WHAT THE TASK REQUIRES:
Extract every line of the listing below word for word, leaving the pictures out of your answer.

Spatial question entries:

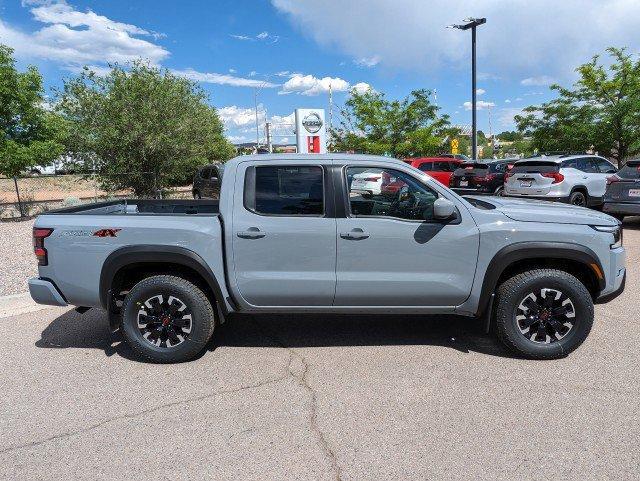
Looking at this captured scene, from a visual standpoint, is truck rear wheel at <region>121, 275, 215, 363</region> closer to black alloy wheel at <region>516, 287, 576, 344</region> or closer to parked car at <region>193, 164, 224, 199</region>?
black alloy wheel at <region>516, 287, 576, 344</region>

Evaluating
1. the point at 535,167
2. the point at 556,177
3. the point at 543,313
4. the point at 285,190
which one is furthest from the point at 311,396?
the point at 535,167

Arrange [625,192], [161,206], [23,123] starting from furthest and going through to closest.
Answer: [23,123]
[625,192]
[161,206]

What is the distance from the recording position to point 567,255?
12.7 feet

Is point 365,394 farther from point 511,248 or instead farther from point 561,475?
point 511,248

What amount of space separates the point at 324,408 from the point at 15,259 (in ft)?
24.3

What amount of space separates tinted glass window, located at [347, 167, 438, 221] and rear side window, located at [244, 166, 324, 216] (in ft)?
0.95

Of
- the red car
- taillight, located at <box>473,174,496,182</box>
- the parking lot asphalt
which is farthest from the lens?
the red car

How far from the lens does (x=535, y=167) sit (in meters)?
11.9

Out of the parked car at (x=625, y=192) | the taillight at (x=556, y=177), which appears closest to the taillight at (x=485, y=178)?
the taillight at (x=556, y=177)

EXERCISE ANSWER:
Looking at this captured scene, from a visual standpoint, is truck rear wheel at <region>121, 275, 215, 363</region> closer to black alloy wheel at <region>516, 287, 576, 344</region> or closer to parked car at <region>193, 164, 224, 199</region>?
black alloy wheel at <region>516, 287, 576, 344</region>

Evaluating
1. the point at 535,167
2. the point at 556,177
3. the point at 543,313
4. the point at 285,190
which one is furthest from the point at 311,396?
the point at 535,167

Arrange [625,192], [161,206], [23,123] starting from furthest and going through to closest.
Answer: [23,123]
[625,192]
[161,206]

What is the distance from the recording position to point 567,255?
12.7 feet

Is point 365,394 farther from point 511,248 or instead farther from point 561,475?
point 511,248

What amount of space separates the point at 324,408 from the point at 15,259 (in ft)?
24.3

What amount of space separates tinted glass window, located at [347, 167, 438, 221] and rear side window, located at [244, 166, 324, 216] (in ft)?
0.95

Of
- the red car
- taillight, located at <box>473,174,496,182</box>
- the parking lot asphalt
which is farthest from the lens?
the red car

How far from the lens does (x=535, y=167) sit (in meters)?
11.9

Out of the parked car at (x=625, y=192) | the taillight at (x=556, y=177), which appears closest to the taillight at (x=485, y=178)?
the taillight at (x=556, y=177)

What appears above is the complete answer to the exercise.